Exercise instructions: In the figure legend, how long were the cells treated with doxorubicin?

Fig. 2.

Phosphorylation by IKK2 destabilizes p53. Primary WT, IKK1^−/−, and IKK2^−/− MEF cells (A); IKK1/2^−/− DKO MEF cells infected with recombinant adenovirus expressing GFP, IKK2, and IKK1 (B); Rat1 and 5R rat fibroblast cells (C); Primary WT and IKK2^−/− MEF cells stably infected with Flag-p53 WT or AA lentivirus (D); p53^−/− MEF cells stably infected with Flag-p53 WT or AA lentivirus (F); Mdm2^−/−/p53^−/− MEF cells infected with Flag-p53 WT or AA lentivirus (G); Mdm2^−/−/p53^−/− MEF cells expressing p53 WT infected with siGL3 or siIKK2 lentivirus (H) were treated with 0.4 μg mL⁻¹ or increasing amounts of doxorubicin for 18 h. Cell lysates were immunoblotted with indicated antibodies. (E) Doxorubicin-treated p53^−/− MEF cells stably expressing recombinant Flag-p53 WT or AA protein were collected at the indicated time points after addition of cyclohexamide (CHX) for 0, 1, 2, and 4 h. The data shown in the inset were quantified by densitometry. The dashed line represents p53 AA, and the solid line represents p53 WT.

Material supplied:
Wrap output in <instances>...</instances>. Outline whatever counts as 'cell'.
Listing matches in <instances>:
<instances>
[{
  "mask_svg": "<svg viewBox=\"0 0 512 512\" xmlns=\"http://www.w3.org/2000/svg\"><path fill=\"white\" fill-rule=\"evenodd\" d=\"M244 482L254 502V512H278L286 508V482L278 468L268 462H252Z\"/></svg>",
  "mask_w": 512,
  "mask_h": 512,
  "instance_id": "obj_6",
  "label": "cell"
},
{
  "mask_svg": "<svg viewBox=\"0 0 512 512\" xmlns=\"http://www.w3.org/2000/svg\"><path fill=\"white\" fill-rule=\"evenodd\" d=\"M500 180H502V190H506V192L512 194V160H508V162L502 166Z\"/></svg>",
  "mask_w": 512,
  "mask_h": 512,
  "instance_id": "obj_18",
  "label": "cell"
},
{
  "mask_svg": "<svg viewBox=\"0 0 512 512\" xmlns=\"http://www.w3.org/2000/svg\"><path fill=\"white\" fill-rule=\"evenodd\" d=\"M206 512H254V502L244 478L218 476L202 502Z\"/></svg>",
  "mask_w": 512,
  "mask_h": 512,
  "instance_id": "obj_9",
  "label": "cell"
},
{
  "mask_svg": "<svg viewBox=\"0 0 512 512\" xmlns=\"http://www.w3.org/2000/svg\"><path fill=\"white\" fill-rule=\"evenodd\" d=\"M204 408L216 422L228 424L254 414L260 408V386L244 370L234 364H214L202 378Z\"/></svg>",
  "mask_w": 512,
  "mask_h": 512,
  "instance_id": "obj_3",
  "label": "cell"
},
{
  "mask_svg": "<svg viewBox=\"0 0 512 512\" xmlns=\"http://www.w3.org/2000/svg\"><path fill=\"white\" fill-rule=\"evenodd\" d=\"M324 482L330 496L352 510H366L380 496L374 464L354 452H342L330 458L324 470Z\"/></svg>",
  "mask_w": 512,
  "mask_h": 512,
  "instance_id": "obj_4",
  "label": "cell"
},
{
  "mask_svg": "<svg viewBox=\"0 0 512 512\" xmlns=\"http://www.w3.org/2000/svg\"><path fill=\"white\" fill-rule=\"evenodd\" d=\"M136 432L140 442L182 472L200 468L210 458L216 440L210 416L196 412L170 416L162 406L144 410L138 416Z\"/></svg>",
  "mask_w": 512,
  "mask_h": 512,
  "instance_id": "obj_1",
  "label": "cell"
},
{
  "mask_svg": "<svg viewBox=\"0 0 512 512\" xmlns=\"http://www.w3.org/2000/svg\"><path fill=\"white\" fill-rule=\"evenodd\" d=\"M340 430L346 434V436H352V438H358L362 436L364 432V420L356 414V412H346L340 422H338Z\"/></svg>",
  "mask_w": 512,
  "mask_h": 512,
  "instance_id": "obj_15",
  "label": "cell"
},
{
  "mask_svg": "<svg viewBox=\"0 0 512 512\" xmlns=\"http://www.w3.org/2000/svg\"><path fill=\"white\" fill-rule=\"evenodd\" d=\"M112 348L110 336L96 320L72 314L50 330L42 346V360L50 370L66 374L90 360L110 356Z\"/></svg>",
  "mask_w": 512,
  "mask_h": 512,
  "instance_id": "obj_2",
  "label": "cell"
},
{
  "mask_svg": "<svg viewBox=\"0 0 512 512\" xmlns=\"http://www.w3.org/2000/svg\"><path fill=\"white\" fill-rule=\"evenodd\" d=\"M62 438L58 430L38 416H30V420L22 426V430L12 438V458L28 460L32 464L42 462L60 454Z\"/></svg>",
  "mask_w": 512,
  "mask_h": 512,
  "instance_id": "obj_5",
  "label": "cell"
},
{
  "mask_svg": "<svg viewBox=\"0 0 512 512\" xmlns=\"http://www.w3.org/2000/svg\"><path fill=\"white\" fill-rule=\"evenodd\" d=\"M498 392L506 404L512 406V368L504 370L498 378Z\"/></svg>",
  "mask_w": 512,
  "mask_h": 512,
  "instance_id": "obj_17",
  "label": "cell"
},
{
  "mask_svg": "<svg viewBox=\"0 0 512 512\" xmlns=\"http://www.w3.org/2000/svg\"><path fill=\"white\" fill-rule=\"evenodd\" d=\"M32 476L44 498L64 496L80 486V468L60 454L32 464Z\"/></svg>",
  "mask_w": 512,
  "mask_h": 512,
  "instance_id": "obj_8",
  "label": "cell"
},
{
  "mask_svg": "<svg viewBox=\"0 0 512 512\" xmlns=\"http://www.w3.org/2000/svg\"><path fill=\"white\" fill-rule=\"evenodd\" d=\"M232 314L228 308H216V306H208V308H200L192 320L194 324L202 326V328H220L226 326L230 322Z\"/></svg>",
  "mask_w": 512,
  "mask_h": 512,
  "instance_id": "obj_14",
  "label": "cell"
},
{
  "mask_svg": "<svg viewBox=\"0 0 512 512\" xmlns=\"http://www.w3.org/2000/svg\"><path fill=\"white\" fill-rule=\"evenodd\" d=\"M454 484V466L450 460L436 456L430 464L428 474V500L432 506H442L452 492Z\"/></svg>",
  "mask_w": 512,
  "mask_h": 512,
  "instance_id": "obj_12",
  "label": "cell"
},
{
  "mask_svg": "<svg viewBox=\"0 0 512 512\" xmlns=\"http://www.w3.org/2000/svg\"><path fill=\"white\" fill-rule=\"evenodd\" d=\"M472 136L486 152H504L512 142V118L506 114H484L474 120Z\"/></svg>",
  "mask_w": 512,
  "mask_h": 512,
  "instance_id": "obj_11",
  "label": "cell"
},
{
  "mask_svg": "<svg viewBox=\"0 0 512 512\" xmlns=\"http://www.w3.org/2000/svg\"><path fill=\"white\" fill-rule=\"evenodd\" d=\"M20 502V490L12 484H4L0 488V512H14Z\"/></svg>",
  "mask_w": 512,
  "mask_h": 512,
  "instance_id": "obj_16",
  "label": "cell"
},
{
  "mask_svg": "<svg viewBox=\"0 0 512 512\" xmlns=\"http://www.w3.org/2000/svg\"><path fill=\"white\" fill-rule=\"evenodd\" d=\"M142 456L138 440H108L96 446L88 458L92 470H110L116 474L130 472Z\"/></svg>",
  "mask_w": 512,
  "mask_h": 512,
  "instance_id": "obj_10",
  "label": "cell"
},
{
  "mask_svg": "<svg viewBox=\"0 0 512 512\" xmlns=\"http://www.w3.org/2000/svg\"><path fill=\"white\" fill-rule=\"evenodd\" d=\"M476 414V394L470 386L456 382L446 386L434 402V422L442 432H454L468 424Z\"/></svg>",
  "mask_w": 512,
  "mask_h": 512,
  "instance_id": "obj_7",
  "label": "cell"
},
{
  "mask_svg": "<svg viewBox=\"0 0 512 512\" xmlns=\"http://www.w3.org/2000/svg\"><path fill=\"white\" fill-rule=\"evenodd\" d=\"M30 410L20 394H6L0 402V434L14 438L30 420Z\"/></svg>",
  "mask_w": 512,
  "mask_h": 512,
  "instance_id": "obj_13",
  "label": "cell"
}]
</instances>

Answer space: 18 hours